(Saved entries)

◇ ◇ ◇

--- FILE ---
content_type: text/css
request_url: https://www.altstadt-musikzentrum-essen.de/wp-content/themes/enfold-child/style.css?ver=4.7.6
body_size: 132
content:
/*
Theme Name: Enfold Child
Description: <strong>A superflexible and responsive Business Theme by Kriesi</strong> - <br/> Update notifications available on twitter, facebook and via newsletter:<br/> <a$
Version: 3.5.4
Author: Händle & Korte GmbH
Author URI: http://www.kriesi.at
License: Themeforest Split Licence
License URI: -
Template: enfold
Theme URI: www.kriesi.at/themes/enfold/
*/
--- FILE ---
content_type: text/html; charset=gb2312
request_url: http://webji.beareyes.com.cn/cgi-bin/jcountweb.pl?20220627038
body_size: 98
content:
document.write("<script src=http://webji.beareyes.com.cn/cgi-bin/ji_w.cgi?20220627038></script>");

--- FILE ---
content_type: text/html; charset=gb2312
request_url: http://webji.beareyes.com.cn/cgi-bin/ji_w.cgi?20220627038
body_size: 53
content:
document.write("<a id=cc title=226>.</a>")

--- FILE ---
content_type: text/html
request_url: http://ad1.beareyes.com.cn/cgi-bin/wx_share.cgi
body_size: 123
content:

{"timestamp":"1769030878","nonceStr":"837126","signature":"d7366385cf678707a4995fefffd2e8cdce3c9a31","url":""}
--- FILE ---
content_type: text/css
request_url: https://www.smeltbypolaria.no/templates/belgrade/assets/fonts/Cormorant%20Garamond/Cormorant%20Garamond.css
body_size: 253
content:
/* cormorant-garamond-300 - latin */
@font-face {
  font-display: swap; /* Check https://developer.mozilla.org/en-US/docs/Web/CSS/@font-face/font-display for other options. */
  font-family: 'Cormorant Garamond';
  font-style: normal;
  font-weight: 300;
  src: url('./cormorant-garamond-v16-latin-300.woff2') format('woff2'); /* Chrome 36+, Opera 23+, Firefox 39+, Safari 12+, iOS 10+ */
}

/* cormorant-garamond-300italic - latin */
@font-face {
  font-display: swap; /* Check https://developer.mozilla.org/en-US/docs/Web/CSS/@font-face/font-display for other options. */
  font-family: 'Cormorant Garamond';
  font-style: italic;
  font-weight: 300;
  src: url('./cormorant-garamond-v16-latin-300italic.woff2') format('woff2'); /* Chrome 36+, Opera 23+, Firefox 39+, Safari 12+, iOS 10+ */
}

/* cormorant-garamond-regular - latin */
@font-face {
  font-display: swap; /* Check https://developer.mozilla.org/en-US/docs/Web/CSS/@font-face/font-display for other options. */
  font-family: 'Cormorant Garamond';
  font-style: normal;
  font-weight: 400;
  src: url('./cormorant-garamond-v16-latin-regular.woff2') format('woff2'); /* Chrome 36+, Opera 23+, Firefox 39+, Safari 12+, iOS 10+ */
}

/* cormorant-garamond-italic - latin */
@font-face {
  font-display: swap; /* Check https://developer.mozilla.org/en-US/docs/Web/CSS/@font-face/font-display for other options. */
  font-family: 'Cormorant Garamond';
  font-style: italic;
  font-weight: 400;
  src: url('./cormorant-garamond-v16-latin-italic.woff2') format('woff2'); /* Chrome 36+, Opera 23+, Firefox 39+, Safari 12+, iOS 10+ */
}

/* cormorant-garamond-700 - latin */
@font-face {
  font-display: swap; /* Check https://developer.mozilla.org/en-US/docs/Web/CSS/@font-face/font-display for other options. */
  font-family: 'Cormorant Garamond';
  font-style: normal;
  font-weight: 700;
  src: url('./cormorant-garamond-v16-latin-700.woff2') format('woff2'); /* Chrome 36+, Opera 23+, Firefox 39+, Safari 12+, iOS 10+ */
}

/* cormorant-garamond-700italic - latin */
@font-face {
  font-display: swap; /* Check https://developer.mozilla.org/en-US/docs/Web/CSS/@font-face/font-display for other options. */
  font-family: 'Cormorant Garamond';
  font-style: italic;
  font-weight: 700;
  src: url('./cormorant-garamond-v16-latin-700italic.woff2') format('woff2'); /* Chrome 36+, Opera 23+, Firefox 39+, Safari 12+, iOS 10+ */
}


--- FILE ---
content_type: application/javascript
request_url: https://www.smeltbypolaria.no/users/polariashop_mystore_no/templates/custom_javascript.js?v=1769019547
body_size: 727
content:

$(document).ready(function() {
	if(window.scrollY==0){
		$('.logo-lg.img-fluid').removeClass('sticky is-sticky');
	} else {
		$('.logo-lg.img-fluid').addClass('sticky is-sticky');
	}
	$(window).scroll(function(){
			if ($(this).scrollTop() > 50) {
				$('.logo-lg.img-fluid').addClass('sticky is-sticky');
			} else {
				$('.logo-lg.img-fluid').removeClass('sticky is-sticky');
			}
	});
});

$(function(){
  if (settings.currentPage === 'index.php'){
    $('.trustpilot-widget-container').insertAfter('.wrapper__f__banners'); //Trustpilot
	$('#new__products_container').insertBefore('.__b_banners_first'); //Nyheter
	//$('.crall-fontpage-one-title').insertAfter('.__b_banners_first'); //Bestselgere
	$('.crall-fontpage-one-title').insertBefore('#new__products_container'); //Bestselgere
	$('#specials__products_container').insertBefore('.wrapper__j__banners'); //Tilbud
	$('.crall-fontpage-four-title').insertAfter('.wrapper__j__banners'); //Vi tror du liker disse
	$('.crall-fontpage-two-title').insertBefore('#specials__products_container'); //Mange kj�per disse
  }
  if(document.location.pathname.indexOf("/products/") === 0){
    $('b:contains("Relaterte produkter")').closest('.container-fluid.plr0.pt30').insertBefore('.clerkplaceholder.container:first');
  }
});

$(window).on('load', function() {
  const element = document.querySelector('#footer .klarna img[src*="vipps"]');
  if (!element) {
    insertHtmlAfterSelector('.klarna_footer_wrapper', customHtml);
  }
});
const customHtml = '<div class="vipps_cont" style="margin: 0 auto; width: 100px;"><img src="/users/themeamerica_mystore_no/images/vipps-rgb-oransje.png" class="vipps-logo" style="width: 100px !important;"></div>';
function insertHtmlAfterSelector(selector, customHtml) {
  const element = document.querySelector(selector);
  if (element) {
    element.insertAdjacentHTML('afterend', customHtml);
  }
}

◇ ◇ ◇

**WORK INSTRUCTIONS:**
Tally how many lines of the data include the word "templates". Write the number and nothing else.

**SOLUTION TO THIS TASK:**
2